Source : document communiqué par Jean-Marie François, directeur de la recherche à l'Institut de technologie avancée des sciences du vivant de Toulouse


* 5 European Group on Ethics in Science and New Technologies, « Ethics of synthetic biology », Opinion n°25, 2009, cf. tome II, Annexes. Le Groupe européen d'éthique des sciences et des nouvelles technologies (GEE) est une instance neutre, indépendante, pluraliste et pluridisciplinaire, composée de quinze experts nommés par la Commission européenne. Le GEE a pour mission d'examiner les questions éthiques liées aux sciences et aux nouvelles technologies et de soumettre des avis à la Commission européenne dans le cadre de l'élaboration de législations ou de mise en place de politiques communautaires.

* 6 Rapport de la Commission présidentielle américaine de bioéthique, p. 36.

* 7 Op.cit. , p.37.

* 8 « Rapport sur la stratégie nationale de recherche et de l'innovation - Biologie de synthèse : développements, potentialités et défis », mars 2011.

* 9 Rappelons cependant que le terme de biologie synthétique a été proposé dès 1912, soit 26 ans avant celui de biologie moléculaire (1938).

* 10 David Berry, « What's in a Name ? », Nature Biotechnology, décembre 2009.

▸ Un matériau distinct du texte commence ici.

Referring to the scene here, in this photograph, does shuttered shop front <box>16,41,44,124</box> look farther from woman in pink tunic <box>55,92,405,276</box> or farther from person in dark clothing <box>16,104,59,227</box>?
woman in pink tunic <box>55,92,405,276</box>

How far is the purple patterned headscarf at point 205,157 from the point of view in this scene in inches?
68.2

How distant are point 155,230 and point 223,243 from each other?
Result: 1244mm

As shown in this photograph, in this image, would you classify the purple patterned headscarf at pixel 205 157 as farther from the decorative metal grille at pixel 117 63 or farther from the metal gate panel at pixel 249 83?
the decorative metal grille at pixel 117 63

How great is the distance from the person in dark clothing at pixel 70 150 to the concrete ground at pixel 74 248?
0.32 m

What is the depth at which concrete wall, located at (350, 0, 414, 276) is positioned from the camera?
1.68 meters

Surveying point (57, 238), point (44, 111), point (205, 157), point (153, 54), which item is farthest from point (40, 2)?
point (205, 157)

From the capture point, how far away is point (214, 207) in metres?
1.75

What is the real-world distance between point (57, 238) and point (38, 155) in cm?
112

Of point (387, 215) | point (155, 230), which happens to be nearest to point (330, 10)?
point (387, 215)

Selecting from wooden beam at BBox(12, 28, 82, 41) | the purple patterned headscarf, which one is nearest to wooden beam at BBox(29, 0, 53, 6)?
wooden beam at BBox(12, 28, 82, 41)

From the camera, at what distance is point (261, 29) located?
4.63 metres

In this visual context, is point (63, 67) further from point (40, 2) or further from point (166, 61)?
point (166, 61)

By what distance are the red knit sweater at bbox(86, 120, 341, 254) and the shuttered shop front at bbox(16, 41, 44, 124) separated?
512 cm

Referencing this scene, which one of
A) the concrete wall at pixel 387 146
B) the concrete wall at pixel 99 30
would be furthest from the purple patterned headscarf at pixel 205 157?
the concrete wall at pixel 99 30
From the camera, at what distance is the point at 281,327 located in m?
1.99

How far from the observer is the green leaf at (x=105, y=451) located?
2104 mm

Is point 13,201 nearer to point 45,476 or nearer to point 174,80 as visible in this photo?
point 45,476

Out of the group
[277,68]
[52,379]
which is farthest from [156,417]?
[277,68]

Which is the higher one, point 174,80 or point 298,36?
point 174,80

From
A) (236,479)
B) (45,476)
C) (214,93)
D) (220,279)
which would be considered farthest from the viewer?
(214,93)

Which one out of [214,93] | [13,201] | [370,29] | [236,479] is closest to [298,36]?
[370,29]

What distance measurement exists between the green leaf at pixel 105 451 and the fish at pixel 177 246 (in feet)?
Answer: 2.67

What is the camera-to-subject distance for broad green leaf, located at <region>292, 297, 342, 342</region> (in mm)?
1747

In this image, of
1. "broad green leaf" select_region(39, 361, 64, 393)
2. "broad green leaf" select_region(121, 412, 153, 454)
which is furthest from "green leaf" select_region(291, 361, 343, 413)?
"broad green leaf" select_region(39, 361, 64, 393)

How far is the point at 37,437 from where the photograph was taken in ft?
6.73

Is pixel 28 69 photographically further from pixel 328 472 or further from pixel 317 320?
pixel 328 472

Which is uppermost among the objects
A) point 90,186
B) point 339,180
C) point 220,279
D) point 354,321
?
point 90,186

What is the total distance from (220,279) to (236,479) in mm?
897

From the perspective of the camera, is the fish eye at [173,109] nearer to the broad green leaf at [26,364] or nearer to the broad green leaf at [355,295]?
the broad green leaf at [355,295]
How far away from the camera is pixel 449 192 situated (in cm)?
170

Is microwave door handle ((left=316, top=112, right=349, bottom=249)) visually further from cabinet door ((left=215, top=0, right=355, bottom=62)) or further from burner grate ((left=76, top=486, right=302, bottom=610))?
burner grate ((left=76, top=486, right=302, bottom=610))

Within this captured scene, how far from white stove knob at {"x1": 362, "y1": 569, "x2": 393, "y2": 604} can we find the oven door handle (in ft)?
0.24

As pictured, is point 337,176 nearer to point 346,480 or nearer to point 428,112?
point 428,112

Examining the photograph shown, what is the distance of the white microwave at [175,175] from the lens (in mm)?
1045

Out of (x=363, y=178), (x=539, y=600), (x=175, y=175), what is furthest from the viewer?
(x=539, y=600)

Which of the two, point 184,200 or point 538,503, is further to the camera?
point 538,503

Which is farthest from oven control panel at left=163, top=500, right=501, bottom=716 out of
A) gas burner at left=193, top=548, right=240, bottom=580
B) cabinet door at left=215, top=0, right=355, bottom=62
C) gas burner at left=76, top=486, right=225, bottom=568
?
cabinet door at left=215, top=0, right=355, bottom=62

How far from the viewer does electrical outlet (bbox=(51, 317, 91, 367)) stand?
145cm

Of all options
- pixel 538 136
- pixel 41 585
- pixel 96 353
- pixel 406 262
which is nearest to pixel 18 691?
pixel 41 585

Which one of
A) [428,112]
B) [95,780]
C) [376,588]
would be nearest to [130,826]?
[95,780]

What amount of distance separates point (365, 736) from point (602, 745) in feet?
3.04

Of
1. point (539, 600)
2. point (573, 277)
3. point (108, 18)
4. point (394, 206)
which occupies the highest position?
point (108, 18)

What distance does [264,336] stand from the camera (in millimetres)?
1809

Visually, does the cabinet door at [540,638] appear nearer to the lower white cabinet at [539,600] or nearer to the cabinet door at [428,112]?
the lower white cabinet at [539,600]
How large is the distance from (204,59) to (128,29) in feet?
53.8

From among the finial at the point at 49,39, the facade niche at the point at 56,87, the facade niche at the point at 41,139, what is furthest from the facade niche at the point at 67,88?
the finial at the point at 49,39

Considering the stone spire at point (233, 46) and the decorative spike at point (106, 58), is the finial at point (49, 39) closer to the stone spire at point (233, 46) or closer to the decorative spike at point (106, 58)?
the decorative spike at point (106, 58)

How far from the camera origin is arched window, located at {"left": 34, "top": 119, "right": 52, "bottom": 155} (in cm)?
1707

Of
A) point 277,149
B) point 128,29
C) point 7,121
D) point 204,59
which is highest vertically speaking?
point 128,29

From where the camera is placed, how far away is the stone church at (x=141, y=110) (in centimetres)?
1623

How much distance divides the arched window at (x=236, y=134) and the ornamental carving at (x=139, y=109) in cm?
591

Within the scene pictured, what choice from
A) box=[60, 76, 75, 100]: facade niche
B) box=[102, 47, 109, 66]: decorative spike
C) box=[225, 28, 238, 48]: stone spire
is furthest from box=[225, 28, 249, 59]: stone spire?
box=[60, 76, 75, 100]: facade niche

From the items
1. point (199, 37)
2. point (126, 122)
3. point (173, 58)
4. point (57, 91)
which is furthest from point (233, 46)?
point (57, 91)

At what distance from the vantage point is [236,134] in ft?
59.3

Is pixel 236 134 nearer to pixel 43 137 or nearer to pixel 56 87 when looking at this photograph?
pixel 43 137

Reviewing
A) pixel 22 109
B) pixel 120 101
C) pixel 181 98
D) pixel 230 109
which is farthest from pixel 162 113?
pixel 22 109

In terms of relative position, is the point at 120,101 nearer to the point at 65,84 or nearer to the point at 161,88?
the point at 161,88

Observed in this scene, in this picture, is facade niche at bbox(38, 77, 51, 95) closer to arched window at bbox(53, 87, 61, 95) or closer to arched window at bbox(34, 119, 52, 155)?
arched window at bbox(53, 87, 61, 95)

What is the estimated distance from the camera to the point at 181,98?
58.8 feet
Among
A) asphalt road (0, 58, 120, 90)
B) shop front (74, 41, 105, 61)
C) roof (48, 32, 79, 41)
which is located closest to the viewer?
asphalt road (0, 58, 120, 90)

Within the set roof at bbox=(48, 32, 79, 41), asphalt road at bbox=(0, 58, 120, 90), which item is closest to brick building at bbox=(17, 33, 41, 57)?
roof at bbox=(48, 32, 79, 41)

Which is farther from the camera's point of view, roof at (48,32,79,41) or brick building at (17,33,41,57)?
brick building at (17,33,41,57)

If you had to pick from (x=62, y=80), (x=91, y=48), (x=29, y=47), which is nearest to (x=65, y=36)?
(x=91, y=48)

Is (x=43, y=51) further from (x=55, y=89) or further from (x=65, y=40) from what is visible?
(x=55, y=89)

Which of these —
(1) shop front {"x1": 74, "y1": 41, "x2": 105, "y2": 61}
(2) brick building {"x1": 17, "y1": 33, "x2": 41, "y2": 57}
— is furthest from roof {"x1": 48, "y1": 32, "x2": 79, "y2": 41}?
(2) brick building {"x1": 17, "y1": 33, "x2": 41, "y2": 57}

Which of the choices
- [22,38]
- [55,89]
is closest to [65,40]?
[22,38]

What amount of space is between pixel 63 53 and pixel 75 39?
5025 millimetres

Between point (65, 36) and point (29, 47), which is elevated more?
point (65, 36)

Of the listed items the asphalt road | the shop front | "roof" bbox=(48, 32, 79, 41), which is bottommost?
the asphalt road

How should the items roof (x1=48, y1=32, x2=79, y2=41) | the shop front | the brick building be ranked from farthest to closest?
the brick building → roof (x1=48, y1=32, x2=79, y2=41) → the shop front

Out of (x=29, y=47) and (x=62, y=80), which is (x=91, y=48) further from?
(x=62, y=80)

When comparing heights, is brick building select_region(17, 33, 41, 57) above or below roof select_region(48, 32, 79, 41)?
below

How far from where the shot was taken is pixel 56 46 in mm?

* 11 Andrew Ellington, « What's in a Name ? », Nature Biotechnology, décembre 2009.

* 12 The European group on ethics in science and new technologies to the European commission, « Ethics of synthetic biology» , Bruxelles, 17 novembre 2009.

* 13 Sven Panke, « Synthetic Biology-Engineering in Biotechnology", rapport au nom de la Commission Bioscience de l'Académie suisse des Sciences de l'ingénieur, 2008.

* 14 Pierre Tambourin, « Biotechnologies », Encyclopedia Universalis, 2009.

* 15 Avis du Comité consultatif national d'Ethique, Avis n°96,  « Questions éthiques posées par les nanosciences, les nanotechnologies et la santé » pp.3-4, 2002.

* 16 « Rapport sur la stratégie nationale de recherche et d'innovation - Biologie de synthèse : développements, potentialités et défis », mars 2011.

* 17 ETC, Extreme Genetic Engineering, 2007.

* 18 Labopuce : miniaturisation, et intégration sur une puce, de systèmes analytiques complexes permettant des analyses rapides tout en consommant de faibles volumes d'échantillon.

* 19 La nanomédecine est l'application médicale des nanotechnologies.

* 20 Nanogalénique : utilisation des nanotechnologies par la pharmacie galénique, qui est l'art et la science de préparer, conserver et présenter les médicaments.